Various treatment options recommended for intramuscular haemangiomas include surgery, sclerosing agents, cryotherapy, steroid administration, blood vessel ligation and embolisation. However, to prevent recurrence wide local excision that includes normal muscle beyond the gross limits of the tumour is the optimal management. Partial excision is associated with an 18% recurrence rate [13]. Lesions that are highly localized well circumscribed single-muscle, and have minimal loculations have better surgical outcomes. Our case was probably a case of incomplete excision leaving a large residual/recurrent lesion in cervical paraspinal region.
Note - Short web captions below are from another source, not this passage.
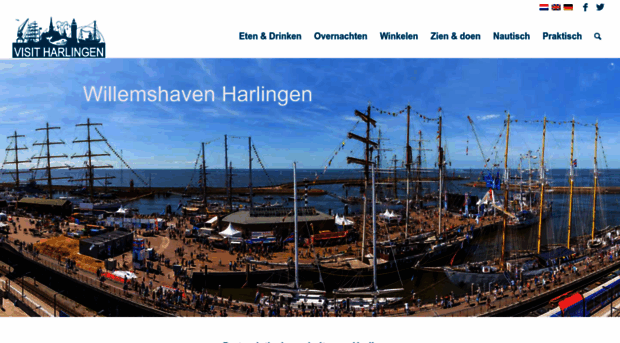 harlingen-friesland.nl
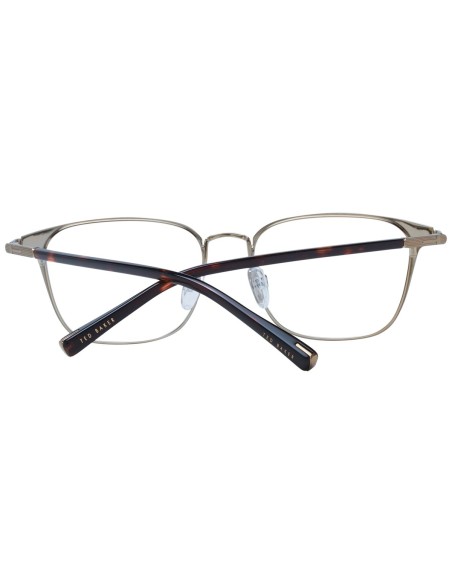 Men' Spectacle frame Ted Baker TB4329 521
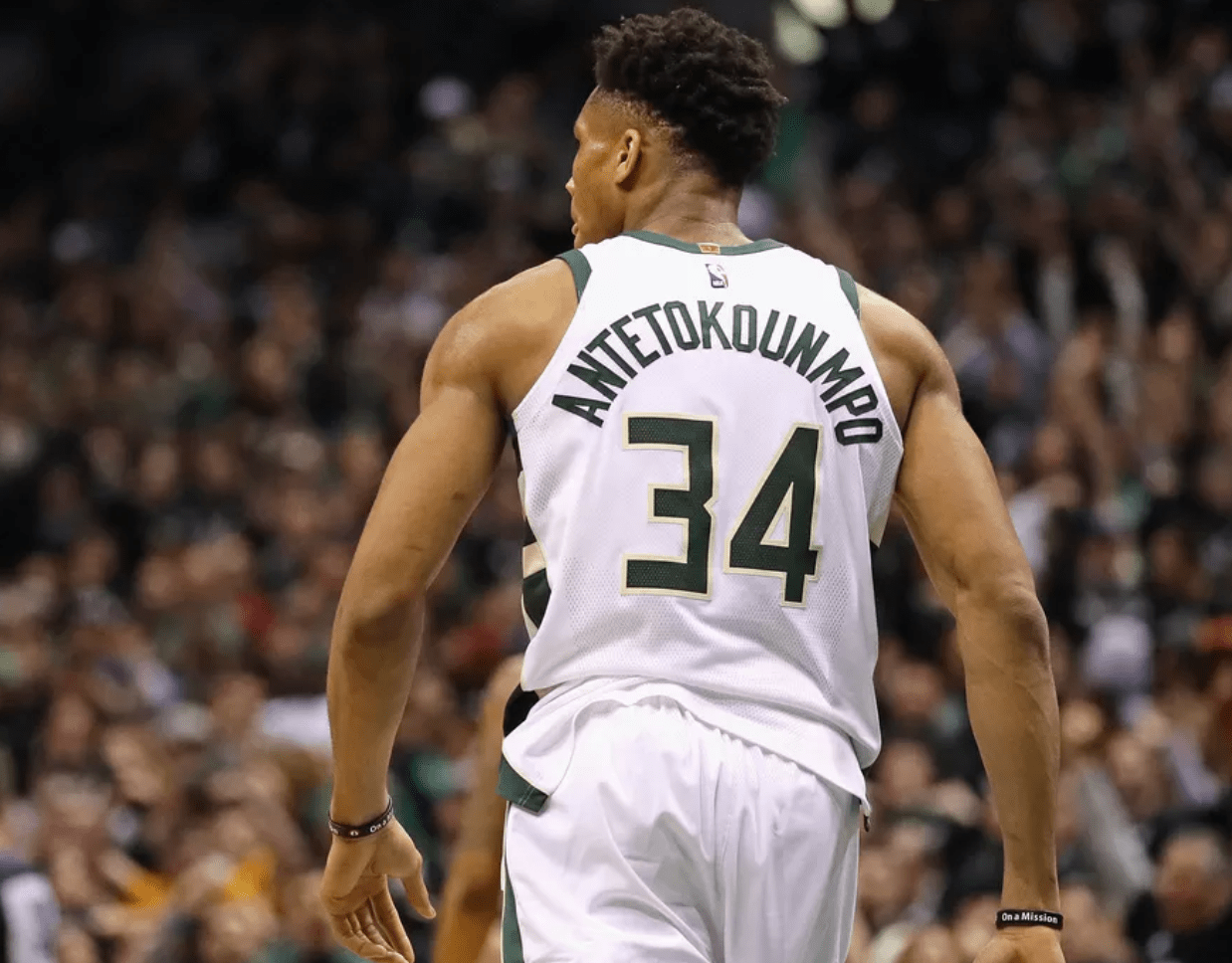 与节奏上完 与节奏上完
The indication for surgery includes sudden rapid acceleration of tumour size, gross functional impairment, local skin necrosis, thrombocytopenia, cosmetic deformity and suspicion of malignancy [14].

Conclusion

Intramuscular haemangiomas are very rare and paraspinal involvement being even rarer. We report a very rare case of large cervical paraspinal Haemangioma extending from suboccipital region to C5 vertebra and reaching up to left parotid gland in association with C6 vertebral body haemangioma. Complete surgical excision with a cuff of normal tissue remains treatment of choice. Preoperative angiography with selective embolization helps in reducing intraoperative blood loss. Partial excision is associated with high recurrence rate.